Continua la nostra panoramica sui paesi europei più in difficoltà. Stavolta è il caso di parlare dell’Irlanda e dell’enorme sforzo che il paese sta attuando per riqualificare i propri lavoratori con l’obiettivo di abbassare una disoccupazione tornata a livelli di massima allerta. Secondo il Wall Street Journal, infatti, la disoccupazione in Irlanda è tornata a livelli più alti del 2009 sfiorando il 15% (14,6% per la precisione). Questo sta portando ad un aumento del numero di persone che non riesce a pagare la rata del mutuo. Attualmente sono circa 76.400 i mutuatari in difficoltà, ossia il 17% in più rispetto all’anno precedente segno che la crisi sta tornando a farsi sentire in maniera molto violenta. Molti lavoratori sono stati costretti ad accettare salari inferiori pur di mantenere il proprio posto di lavoro o ad accettare lavori meno retribuiti pur di avere uno stipendio.

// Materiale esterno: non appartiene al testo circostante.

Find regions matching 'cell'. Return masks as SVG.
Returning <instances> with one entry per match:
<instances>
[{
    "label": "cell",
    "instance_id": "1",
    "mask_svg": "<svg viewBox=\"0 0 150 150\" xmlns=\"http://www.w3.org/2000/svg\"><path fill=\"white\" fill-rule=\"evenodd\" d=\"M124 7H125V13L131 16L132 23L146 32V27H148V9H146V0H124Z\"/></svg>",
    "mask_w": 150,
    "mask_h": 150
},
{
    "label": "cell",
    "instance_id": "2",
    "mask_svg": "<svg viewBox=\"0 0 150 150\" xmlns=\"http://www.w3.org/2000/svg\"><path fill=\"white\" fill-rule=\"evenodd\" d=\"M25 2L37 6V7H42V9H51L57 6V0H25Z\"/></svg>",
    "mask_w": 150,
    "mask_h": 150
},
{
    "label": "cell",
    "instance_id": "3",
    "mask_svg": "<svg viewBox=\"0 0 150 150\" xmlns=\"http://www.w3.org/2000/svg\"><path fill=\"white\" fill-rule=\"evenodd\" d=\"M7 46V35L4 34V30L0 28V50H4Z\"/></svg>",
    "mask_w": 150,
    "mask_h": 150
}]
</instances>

Il governo del paese ha dato vita ad un massiccio programma di riqualificazione del lavoro per formare la popolazione verso quelle qualifiche di cui l’economia del paese necessita. Questo, spesso, vuol dire dover tornare a fare lavori che fino a qualche anno fa venivano snobbati come, ad esempio, lavorare nelle fabbriche della lavorazione della carne, mercato estremamente importante per l’Irlanda.